Americans Less Negative About Current State of the Economy Than Its Outlook
Gallup's U.S. Economic Confidence Index is based on Americans' ratings of current conditions and their outlook on whether the economy is getting better or worse. Since March 2015, Americans have been more upbeat about the current state of the economy than about the direction in which it is headed. In late 2014 and early 2015, as gas prices dropped, the two ratings were generally similar.
In April, 24% of Americans rated current economic conditions as "excellent" or "good," while 30% said they were "poor," resulting in a current conditions score of -6. At the same time, 37% said the economy was "getting better" and 58% said it was "getting worse," for an economic outlook score of -21. The gap between the two ratings ties as the largest in the past year.
Gallup has not found a lower economic outlook score than the current one since November 2013, when 34% of Americans thought the economy was getting better and 61% thought it was getting worse.
All Party Groups More Negative About the Economy
Americans' confidence in the economy is influenced to a significant degree by political considerations, namely the match between an individual's party identification and the party of the U.S. president. As such, Democrats have consistently had greater confidence than independents and especially Republicans during Barack Obama's presidency.
Despite these consistent differences, confidence has mostly risen and fallen by similar amounts among each party group over the past few years, including in April. All three party groups showed slight drops of between two and four index points in April compared with March. The April U.S. Economic Confidence Index score was +10 among Democrats, -15 among independents and -38 among Republicans.
Democrats' index score has mostly been in positive territory since February 2012, roughly when Obama's re-election campaign kicked off. The only exception occurred in October 2013; during the partial federal government shutdown, confidence plunged and Democrats' monthly index score dropped to -9.
Although U.S. employment numbers are strong and stock values are high, there are other indications -- most notably GDP and retail spending -- that raise doubts about whether the economy is currently healthy. This is reflected in Americans' slightly more negative assessment of the U.S. economy and presidential candidates' acknowledgement that certain aspects of the economy need to be addressed. It is also made clear by the Federal Reserve's caution to date in raising interest rates.
In 2014 and 2015, weak first quarter economic growth was followed by stronger growth and increased consumer spending in the second quarter, with many economists attributing the slower first quarters to poor weather. But the sluggish first quarter this year is not a result of poor winter weather holding down consumer activity; thus, it is less predictable whether GDP will bounce back in the second quarter.
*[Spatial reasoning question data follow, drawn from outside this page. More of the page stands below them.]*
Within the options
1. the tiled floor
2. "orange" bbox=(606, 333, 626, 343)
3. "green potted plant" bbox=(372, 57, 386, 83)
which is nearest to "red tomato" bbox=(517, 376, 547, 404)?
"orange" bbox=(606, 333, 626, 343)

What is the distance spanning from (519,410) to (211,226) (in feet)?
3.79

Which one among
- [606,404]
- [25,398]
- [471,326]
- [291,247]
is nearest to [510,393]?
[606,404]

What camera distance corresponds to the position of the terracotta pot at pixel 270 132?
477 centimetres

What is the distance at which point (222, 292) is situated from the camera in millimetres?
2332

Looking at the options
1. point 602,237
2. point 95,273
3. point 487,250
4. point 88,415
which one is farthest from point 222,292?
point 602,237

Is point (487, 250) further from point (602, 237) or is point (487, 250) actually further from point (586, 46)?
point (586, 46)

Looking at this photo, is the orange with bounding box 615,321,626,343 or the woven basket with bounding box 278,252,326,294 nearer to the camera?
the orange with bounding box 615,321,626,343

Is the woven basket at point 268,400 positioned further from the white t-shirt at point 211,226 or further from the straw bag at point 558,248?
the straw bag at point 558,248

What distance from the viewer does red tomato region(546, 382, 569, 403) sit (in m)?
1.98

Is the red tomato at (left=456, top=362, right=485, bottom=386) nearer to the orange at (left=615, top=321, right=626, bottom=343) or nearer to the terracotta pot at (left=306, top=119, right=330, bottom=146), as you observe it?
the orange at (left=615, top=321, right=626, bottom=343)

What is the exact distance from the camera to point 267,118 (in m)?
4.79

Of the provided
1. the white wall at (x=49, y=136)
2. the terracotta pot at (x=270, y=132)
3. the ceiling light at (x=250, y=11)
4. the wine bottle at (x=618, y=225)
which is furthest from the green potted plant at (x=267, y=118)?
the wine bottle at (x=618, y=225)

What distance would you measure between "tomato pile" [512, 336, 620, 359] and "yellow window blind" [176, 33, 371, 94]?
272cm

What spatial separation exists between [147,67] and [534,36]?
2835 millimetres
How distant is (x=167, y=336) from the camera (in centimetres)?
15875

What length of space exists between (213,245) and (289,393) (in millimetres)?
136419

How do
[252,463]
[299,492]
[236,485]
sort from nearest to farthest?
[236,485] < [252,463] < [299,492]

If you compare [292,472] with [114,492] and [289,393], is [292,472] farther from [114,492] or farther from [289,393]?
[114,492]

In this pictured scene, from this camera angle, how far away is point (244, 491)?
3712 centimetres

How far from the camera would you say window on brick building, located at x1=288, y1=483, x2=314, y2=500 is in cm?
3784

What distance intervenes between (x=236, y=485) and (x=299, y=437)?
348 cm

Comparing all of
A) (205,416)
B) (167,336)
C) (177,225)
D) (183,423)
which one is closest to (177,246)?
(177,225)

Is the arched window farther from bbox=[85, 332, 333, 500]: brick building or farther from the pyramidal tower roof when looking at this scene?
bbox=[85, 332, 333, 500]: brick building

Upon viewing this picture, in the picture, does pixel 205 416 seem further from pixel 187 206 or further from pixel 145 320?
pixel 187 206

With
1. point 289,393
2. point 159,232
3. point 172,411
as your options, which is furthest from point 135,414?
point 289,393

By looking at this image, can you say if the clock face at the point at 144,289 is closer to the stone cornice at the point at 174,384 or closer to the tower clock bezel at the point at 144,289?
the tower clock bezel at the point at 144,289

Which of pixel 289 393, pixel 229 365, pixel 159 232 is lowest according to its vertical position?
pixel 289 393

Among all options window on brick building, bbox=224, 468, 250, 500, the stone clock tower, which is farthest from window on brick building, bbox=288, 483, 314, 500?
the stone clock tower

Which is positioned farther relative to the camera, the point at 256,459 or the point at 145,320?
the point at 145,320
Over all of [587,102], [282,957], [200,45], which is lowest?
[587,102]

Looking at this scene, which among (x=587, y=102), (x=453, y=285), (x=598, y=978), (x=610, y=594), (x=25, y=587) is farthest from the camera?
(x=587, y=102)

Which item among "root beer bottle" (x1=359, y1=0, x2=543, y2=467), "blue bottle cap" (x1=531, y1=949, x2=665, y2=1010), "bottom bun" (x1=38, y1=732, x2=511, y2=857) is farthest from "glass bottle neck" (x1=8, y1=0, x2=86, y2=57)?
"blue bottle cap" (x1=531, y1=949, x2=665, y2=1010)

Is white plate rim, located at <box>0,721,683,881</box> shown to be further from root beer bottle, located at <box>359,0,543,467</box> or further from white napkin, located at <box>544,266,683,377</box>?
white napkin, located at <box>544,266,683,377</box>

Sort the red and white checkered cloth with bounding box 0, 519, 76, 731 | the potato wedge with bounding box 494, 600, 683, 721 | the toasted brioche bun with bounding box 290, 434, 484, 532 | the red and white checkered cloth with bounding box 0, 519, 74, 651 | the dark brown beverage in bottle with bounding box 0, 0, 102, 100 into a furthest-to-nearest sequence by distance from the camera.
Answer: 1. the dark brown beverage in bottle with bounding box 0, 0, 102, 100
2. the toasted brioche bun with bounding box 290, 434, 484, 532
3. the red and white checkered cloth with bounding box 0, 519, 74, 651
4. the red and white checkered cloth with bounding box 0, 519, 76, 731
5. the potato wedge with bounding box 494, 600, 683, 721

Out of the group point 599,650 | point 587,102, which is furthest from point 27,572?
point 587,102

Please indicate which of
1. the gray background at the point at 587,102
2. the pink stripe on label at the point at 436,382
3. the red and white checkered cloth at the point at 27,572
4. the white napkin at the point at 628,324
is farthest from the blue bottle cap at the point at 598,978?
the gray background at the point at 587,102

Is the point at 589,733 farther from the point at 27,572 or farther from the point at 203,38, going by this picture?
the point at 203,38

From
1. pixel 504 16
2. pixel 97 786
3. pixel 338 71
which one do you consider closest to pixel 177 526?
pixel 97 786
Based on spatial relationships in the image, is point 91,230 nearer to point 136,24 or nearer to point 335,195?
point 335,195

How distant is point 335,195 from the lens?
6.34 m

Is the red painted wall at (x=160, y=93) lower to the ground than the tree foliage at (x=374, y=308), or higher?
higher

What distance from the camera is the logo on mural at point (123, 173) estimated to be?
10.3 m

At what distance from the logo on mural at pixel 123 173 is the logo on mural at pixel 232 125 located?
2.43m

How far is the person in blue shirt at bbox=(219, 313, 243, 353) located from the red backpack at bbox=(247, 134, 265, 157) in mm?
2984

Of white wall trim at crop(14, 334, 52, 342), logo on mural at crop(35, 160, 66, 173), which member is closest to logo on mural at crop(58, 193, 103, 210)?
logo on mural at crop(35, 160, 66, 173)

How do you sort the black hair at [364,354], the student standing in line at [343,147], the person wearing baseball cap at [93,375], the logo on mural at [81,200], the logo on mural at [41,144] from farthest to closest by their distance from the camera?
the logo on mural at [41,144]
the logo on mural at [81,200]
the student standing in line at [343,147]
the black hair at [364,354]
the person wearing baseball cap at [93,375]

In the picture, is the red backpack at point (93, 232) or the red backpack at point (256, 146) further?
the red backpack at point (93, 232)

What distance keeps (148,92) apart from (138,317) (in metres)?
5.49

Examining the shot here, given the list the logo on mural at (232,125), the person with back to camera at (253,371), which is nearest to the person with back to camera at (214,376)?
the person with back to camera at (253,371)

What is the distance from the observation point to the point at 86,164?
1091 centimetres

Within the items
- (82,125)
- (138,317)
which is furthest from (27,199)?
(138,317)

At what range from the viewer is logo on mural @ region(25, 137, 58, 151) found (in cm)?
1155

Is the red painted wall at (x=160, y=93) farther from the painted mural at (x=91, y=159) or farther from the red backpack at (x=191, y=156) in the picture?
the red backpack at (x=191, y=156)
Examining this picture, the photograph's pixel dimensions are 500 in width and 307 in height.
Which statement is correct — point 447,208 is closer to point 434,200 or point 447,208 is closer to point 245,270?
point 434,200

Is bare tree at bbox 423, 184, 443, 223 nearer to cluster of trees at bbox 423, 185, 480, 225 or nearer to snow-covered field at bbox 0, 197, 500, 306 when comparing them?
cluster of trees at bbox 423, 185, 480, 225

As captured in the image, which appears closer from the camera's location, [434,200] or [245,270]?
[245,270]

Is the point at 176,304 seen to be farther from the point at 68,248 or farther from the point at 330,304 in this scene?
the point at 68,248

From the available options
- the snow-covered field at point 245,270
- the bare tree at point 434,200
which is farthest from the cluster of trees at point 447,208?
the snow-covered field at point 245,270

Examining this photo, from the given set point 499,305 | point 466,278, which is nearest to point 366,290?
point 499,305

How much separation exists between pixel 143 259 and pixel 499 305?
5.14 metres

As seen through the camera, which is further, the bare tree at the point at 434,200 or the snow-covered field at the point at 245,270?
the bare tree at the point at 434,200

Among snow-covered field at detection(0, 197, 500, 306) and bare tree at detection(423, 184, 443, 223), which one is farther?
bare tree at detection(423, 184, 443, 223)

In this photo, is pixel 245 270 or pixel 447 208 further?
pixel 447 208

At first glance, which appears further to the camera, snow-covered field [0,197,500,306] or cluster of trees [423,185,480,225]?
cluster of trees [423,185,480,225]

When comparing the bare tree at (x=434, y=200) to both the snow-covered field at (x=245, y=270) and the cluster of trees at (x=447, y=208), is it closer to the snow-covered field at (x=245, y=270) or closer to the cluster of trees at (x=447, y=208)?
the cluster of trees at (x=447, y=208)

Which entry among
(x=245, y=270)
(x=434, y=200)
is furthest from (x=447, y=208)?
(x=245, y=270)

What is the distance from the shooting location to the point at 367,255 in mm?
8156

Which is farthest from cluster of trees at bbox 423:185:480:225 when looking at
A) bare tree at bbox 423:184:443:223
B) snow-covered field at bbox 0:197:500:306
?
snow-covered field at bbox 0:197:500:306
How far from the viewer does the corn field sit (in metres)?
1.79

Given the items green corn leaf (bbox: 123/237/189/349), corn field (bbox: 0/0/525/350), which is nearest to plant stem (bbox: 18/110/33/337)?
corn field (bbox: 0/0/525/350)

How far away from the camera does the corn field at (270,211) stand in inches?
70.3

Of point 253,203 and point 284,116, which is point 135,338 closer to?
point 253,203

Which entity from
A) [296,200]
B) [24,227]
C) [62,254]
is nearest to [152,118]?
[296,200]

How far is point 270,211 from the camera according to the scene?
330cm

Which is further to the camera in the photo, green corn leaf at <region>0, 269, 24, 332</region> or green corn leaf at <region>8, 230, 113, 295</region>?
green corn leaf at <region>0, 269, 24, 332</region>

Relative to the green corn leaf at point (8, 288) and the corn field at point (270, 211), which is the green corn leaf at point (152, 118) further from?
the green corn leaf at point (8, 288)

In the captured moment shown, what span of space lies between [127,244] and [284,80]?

One positive sign is that Gallup's measure of consumer spending -- based on respondent self-reports of their actual spending -- showed a strong increase in April, suggesting that second quarter consumer activity could be off to a relatively strong start.
These data are available in Gallup Analytics.
Results for this Gallup poll are based on telephone interviews conducted April 1-30, 2016, on the Gallup U.S. Daily survey, with a random sample of 15,198 adults, aged 18 and older, living in all 50 U.S. states and the District of Columbia. For results based on the total sample of national adults, the margin of sampling error is ±1 percentage points at the 95% confidence level. All reported margins of sampling error include computed design effects for weighting.
Each sample of national adults includes a minimum quota of 60% cellphone respondents and 40% landline respondents, with additional minimum quotas by time zone within region. Landline and cellular telephone numbers are selected using random-digit-dial methods.